No confidence motion set against interior minister
The Democratic Party (DP) submitted a no-confidence motion against Interior Minister Lee Sang-min to a plenary session of the National Assembly Thursday, setting the stage for a floor vote on Friday.
The no-confidence motion calls for Lee’s removal to take responsibility for the inadequate public safety measures that led to the death of 158 people in a Halloween crowd crush in Itaewon in Yongsan District, central Seoul.
Speaker Kim Jin-pyo announced Thursday afternoon that the motion had been included the legislative agenda and called on representatives from the DP and the rival People Power Party (PPP) to “negotiate a schedule so that views on this item can be presented” before a vote proceeds.
According to the National Assembly Act, a bill calling for the dismissal of a Cabinet minister must be voted on between 24 and 72 hours after it has been presented to the floor.
The no-confidence motion against Lee was filed on Nov. 30, but was delayed from being presented for a vote as Kim refused to convene a plenary session of the National Assembly and urged the two parties to compromise.
The DP plans to push the no-confidence motion through the National Assembly before it goes into recess at the end of Friday.
The party holds a supermajority of 169 seats in the 300-member National Assembly — more than one-third of lawmakers required to put the bill to a vote and one-half of lawmakers to pass it.
The no-confidence motion, which was approved by all DP lawmakers, calls for Lee to “take responsibility for abandoning his duties as the chief of the country’s disaster and safety management efforts, and for failing to protect the lives and safety of the people.”
In the bill, the DP also claims that language used by Lee and members of President Yoon Suk-yeol’s administration shows that Lee was trying to avoid blame for the tragedy.
“Minister Lee hastily tried to minimize the nature and significance of the tragedy by referring to the [Itaewon] disaster as an ‘accident’ and victims as ‘the dead,’ and also focused on shirking his ministerial duties by making the excuse that there is no official response outlined in administrative manuals for a [mass gathering] event without an organizer,” the motion said.
The presidential office and the PPP have opposed calls for Lee’s dismissal, saying that the interior minister should not be held responsible for the tragedy while a special counsel probe established by the parliament and a criminal investigation of the tragedy by the police are ongoing.

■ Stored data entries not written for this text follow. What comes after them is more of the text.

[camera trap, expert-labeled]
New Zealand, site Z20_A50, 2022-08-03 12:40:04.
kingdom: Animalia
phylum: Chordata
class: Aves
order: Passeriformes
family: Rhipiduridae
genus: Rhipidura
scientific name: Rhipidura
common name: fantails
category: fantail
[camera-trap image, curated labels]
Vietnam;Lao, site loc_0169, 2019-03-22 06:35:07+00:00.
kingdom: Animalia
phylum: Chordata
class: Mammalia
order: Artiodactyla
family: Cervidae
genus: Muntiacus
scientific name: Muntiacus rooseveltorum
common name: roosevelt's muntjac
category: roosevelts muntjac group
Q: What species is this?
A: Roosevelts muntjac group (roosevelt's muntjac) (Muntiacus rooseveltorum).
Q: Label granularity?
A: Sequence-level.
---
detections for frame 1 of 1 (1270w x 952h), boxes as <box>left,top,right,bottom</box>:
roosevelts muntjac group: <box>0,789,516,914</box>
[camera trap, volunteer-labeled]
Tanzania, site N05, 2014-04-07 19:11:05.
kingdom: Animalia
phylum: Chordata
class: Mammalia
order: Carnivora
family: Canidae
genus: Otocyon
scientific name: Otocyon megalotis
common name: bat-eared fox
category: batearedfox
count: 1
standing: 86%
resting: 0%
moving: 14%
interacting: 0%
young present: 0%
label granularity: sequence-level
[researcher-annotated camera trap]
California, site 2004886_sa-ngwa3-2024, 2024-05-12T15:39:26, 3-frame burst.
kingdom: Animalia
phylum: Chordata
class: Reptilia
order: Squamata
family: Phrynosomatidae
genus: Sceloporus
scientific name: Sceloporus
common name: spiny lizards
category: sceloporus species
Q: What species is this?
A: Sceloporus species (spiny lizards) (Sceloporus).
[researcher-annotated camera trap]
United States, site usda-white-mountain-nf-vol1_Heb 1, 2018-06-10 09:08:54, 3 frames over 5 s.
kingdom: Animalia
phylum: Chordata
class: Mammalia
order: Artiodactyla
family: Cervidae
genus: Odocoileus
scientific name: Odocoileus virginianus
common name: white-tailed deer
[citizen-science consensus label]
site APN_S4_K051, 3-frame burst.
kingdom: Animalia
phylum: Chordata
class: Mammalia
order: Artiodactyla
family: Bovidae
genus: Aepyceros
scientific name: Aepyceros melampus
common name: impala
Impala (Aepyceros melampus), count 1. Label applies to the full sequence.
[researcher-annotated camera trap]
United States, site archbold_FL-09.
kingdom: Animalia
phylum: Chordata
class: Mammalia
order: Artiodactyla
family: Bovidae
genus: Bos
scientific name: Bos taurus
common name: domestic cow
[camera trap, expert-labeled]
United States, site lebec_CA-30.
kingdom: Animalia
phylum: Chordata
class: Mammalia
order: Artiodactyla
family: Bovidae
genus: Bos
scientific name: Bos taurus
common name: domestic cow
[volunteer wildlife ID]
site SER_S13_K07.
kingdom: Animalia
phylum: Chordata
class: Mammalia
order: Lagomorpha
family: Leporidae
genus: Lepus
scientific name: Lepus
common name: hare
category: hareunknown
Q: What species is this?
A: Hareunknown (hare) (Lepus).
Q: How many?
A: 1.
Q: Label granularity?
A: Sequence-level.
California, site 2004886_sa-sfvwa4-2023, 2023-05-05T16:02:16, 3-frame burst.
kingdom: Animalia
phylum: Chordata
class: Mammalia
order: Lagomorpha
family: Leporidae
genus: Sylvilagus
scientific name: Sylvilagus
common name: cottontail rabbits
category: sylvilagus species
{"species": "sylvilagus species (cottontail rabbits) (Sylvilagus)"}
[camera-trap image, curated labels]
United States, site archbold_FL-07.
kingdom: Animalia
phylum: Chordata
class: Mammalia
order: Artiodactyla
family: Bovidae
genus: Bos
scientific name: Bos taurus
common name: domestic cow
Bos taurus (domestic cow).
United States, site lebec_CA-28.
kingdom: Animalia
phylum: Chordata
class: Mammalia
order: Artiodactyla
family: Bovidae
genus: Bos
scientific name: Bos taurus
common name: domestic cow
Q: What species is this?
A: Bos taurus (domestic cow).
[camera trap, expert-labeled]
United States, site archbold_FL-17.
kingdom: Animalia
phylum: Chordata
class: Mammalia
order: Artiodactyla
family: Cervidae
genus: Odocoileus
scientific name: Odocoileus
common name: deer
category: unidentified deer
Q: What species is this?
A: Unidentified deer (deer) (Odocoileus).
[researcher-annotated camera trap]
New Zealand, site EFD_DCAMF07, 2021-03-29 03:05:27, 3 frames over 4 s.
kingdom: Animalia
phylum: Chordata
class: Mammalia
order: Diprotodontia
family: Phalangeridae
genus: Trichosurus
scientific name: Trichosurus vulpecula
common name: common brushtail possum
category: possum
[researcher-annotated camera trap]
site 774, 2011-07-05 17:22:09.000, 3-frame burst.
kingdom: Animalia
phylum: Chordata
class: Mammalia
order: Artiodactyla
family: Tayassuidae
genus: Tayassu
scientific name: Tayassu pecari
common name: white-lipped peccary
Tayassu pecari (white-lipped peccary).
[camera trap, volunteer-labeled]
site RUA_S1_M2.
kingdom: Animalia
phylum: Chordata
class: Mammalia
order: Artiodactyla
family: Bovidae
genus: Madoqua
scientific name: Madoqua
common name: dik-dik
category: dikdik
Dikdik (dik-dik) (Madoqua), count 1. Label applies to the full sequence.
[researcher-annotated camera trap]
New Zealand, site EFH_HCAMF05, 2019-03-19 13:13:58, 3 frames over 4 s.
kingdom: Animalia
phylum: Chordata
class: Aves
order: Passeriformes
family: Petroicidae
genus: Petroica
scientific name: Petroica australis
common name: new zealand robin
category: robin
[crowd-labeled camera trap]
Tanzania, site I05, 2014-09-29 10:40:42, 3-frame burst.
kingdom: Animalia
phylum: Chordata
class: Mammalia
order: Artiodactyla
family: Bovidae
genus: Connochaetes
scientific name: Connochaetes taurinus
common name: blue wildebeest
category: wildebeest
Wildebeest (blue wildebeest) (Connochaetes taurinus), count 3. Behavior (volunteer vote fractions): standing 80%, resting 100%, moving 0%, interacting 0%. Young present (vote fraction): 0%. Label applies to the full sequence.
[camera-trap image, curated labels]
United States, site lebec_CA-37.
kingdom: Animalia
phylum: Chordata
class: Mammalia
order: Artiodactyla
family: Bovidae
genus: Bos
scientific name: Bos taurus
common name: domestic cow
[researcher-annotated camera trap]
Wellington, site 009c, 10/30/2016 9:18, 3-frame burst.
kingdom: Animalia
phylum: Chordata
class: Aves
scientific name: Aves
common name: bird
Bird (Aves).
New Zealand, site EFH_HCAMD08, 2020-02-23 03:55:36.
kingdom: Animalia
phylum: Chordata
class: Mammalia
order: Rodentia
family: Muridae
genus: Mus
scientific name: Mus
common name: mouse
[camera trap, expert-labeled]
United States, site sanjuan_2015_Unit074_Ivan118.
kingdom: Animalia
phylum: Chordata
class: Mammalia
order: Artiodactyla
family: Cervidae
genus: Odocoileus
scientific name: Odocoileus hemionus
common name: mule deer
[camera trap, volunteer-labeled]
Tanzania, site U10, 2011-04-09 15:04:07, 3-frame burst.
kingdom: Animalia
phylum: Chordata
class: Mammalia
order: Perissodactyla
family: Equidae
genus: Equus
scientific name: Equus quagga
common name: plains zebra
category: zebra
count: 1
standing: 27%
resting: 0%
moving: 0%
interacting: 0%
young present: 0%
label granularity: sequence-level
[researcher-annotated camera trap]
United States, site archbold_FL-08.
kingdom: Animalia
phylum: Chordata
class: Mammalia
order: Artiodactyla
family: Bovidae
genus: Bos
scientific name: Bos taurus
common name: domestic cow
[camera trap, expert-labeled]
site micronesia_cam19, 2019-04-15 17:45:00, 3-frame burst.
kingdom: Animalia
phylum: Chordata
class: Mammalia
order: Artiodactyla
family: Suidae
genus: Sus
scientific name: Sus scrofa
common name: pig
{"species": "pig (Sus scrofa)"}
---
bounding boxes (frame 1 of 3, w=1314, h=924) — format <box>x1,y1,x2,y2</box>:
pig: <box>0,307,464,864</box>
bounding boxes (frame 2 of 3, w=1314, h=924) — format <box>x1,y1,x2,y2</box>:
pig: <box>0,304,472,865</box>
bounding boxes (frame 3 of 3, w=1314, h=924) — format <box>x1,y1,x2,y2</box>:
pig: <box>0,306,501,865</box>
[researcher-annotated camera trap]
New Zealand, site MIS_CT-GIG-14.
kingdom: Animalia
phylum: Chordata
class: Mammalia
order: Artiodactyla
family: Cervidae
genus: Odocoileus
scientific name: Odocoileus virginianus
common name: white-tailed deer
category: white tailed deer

The PPP has signaled it could boycott the special counsel probe, which was established after bipartisan wrangling last month, if the DP railroads the bill through the parliament.
The no-confidence motion, while legally non-binding, has added to the acrimony between the parties as they struggle to agree on next year’s government budget before the National Assembly goes into recess.
PPP floor leader Joo Ho-young and his DP counterpart Park Hong-keun met for negotiations Thursday morning that were mediated by Speaker Kim, but the talks ended after just one hour with the two sides no closer to an agreement.
In public remarks after the meeting, Joo called on the DP to “cooperate so that the new administration can function properly in difficult times,” but Park said that to “go along with the government is to forfeit the National Assembly’s constitutional right to review budget proposals.”
According to party officials who spoke on condition of anonymity to the JoongAng Ilbo, the main points of disagreement between the rival parties is the budget allocation for the presidential office relocation and additional budget items proposed by DP leader Lee Jae-myung.